Von einer "Lockerung" oder gar "Aufweichung" des Stabilitätspakts will Joaquín Almunia nicht reden. Im Gegenteil: Der EU-Währungskommissar nennt seine Vorschläge zur Reform des Stabilitätspakts einen Versuch, durch "wirtschaftlich sinnvolle Maßnahmen" den umstrittenen Pakt zu retten. Habe sich doch die bisherige Auslegung des Pakts als wenig sinnvoll erwiesen: "Die Erfahrungen der letzten fünf Jahre haben gezeigt, dass die Regeln zu streng sind und den Spielraum reduzieren" – unter dieses Motto hat der Spanier die Reform gestellt.

Eckpfeiler bleiben

Getreu diesem Motto sollen die Eckpfeiler des Pakts bestehen bleiben: Die Defizitgrenze bei der Neuverschuldung von drei Prozent des Bruttonationaleinkommens (BNE) und eine höchst zulässige Gesamtverschuldung von 60 Prozent des BNE. Zwischen diesen Eckpfeilern wollen die Brüsseler Defizitwächter aber künftig mehr Flexibilität zulassen. Diese betrifft einerseits die Strafverfahren: Konkret soll die Überschreitung der Defizitgrenze geduldet werden, wenn sich ein Staat in einer lang andauernden Phase der wirtschaftlichen Stagnation befindet. Davon würde etwa der bisherige chronische Defizitsünder Deutschland profitieren. Bisher war ein Überschreiten der Grenze nur in einer Rezession zulässig, welche die EU mit einem Rückgang der Wirtschaftsleistung um 0,75 Prozent definiert.

****************

**Aufgaben**
[a] Erläutern Sie anhand des Textes über den Stabilitätspakt, womit Joaquín Almunia die Notwendigkeit seiner Reform begründet.
[b] Welchen Rückgang der Wirtschaftsleistung setzt die EU laut dem Text über den Stabilitätspakt für eine Rezession an?
[c] Entscheiden Sie, ob die folgenden Aussagen mit dem Text über den Stabilitätspakt übereinstimmen: (i) Die Defizitgrenze von drei Prozent des BNE soll bestehen bleiben. (ii) Almunia bezeichnet seine Vorschläge als Lockerung des Pakts. (iii) Bisher war ein Überschreiten der Defizitgrenze auch bei lang andauernder Stagnation zulässig.

**Bereitgestellte Liste**
****************

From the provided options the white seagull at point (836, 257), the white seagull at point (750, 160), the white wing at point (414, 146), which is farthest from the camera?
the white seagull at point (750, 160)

****************

**Lösungen**
[a] Almunia begründet die Reform damit, dass sich die bisherige Auslegung des Pakts als wenig sinnvoll erwiesen habe. Die Erfahrungen der letzten fünf Jahre hätten gezeigt, dass die Regeln zu streng seien und den Spielraum reduzierten.

[b] Die EU definiert eine Rezession als Rückgang der Wirtschaftsleistung um 0,75 Prozent.

[c]
(i) Ja: „Getreu diesem Motto sollen die Eckpfeiler des Pakts bestehen bleiben: Die Defizitgrenze bei der Neuverschuldung von drei Prozent des Bruttonationaleinkommens (BNE)“
(ii) Nein: „Von einer "Lockerung" oder gar "Aufweichung" des Stabilitätspakts will Joaquín Almunia nicht reden.“
(iii) Nein: „Bisher war ein Überschreiten der Grenze nur in einer Rezession zulässig“